> Exercise instructions:
a) For each of the statements below, say yes or no according to the drywall forum thread, and quote the words from it that decide the answer. (i) In Maryland, texturing is common in new construction. (ii) phinsher is located about 90 minutes from B-more. (iii) boman47k sanded and painted the whole wall.
b) Reproduce word for word the passage of the drywall forum thread that begins with the words "I have expanded" and ends with "that more versitile.".

> Page text:

I can tell you it takes me and 1 other guy less than 3 hours to do a roll stomp knockdown, AND roll coat the walls in a 3 car garage--is that considered extremely fast?? Now you got me thinking?? Since our average new construction homes here in my end of ohio are only around 2200-2700 sq ft. I can tell you that when those homes get roll-stomp ceilings, they get textured and power sanded in 1 day 100% of the time no exceptions, than we finish sand and look over the next days.ALWAYS. Does this sound about right? The only factor is I can tell you that my finishers are NON smokers and all ex-athletes-bodybuilders.
Only some of my hangers are boozers.? Is that sound unrealistic? If so I am extremely flattered. Certainly not trying to brag at all. How long does it take you? I always had this silly theory--you never do it any better going slower.:thumbsup:


----------



## Mud Master (Feb 26, 2007)

Well, King ya got me there..here in Maryland texturing is unheard of in new construction. Only time it gets done is if a homeowner requests it in a exsisting home from years ago. I can do stipple and popcorn, from previous employment..15 years ago lol.

Phisner..where ya located? I would be interested in that!!

Doug..I have thought about it MANY times. I will paint if I do something for a contractor that does not have anyone to do it, or if it makes it easier on them, but with my regular builders and developers..they have large industrial painters that bang out 2 or 3 shells a day. It did cross my mind at one time to start another division, however I got tied up with my builders, and it never happened.

I have expanded into building FIREWALLS in between the tenant shells, which is a specialty, as there are only 4 or 5 contractors in the area that do it. Also, EIFS(Dryvit) is really taking off here, and my superintendent and I know how to do it from working for an drywall & EIFS contractor togeather at one time. Plus my developers have a real problem finding a good contractor to perform all thier EIFS installations. So lately I have been thinking about opening up an EIFS division, working strictly for the same guys I do now. It would require expanding a little larger and faster than I planned, but we will see. I was going to start a thread on this in the General Discussion, but I never got the chance. But that is what has been going through my mind lately as far as expansion. It would just make me that more versitile.


----------



## boman47k (Oct 13, 2006)

My bad King. I think I was thinking hanging and finishing. I'm not a drywaller per se. Have done a little. Very little relatively speaking. I know spray texturing goes real fast under the right circumstances. Only experience there for me is my lr ( too heavy) and my washroom/ breakfast nook (too light).


----------



## phinsher (Oct 27, 2005)

MudMaster,
I'm over on the eastern shore, about 90 minutes from B-more. I've got a good bit of experience in commercial painting, but specialize in residential stuff now. Shoot me a PM if you want to set something up.


----------



## 1KingOfDrywall (Jan 14, 2007)

*boman47k......*

Elaborate a little more on your sanding question. I do a ton of repairs-restorations etc, I may have your answer,but I was kinda unclear on your question. Provide a few more specifics.:thumbsup:


----------



## boman47k (Oct 13, 2006)

Sometimes in the older houses there are years of paint buildup (trash/boogers, different nap lengths,etc..). Many times these walls are left with a rough texture and it seems 220 grit might be a little fine and leaves a smooth section of wall which shows as a diiferent shade of paint regardless of primer. I just experienced this. I sanded and painted the whole wall to make it look better. Pretty much took care of the problem.

> Input data:
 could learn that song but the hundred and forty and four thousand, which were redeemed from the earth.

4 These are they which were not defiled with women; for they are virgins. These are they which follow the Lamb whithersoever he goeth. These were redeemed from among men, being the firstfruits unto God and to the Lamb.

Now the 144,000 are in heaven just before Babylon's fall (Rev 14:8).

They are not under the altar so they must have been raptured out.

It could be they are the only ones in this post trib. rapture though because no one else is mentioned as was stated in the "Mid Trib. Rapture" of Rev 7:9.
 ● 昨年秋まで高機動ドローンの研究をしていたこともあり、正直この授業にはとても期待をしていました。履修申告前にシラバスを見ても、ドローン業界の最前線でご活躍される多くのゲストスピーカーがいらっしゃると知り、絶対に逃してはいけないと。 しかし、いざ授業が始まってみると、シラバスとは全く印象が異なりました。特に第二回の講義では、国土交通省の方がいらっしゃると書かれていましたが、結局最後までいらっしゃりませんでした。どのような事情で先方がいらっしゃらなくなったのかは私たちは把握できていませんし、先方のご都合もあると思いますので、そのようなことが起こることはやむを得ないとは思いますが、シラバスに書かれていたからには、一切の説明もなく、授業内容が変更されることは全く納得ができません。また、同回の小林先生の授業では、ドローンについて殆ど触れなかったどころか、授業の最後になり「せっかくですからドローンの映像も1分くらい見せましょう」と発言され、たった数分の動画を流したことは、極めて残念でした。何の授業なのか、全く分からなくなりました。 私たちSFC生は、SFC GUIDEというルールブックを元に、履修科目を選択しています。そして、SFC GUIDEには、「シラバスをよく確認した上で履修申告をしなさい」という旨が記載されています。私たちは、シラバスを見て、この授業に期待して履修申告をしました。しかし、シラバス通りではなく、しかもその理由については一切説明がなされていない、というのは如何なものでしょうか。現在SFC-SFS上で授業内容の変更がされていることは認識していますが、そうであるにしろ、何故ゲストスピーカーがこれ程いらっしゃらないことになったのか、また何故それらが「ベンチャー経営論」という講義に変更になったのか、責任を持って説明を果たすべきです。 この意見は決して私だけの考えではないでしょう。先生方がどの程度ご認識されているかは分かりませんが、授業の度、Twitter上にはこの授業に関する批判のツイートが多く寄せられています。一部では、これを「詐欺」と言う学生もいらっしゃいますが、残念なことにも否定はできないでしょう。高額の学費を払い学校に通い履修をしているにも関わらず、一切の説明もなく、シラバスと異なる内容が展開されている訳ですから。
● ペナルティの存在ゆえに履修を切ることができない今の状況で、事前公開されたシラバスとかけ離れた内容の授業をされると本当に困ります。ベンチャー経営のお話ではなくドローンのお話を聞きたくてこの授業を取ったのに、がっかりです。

> Answers given:
a)
(i) No: "here in Maryland texturing is unheard of in new construction."
(ii) Yes: "I'm over on the eastern shore, about 90 minutes from B-more."
(iii) Yes: "I sanded and painted the whole wall to make it look better."

b)
I have expanded into building FIREWALLS in between the tenant shells, which is a specialty, as there are only 4 or 5 contractors in the area that do it. Also, EIFS(Dryvit) is really taking off here, and my superintendent and I know how to do it from working for an drywall & EIFS contractor togeather at one time. Plus my developers have a real problem finding a good contractor to perform all thier EIFS installations. So lately I have been thinking about opening up an EIFS division, working strictly for the same guys I do now. It would require expanding a little larger and faster than I planned, but we will see. I was going to start a thread on this in the General Discussion, but I never got the chance. But that is what has been going through my mind lately as far as expansion. It would just make me that more versitile.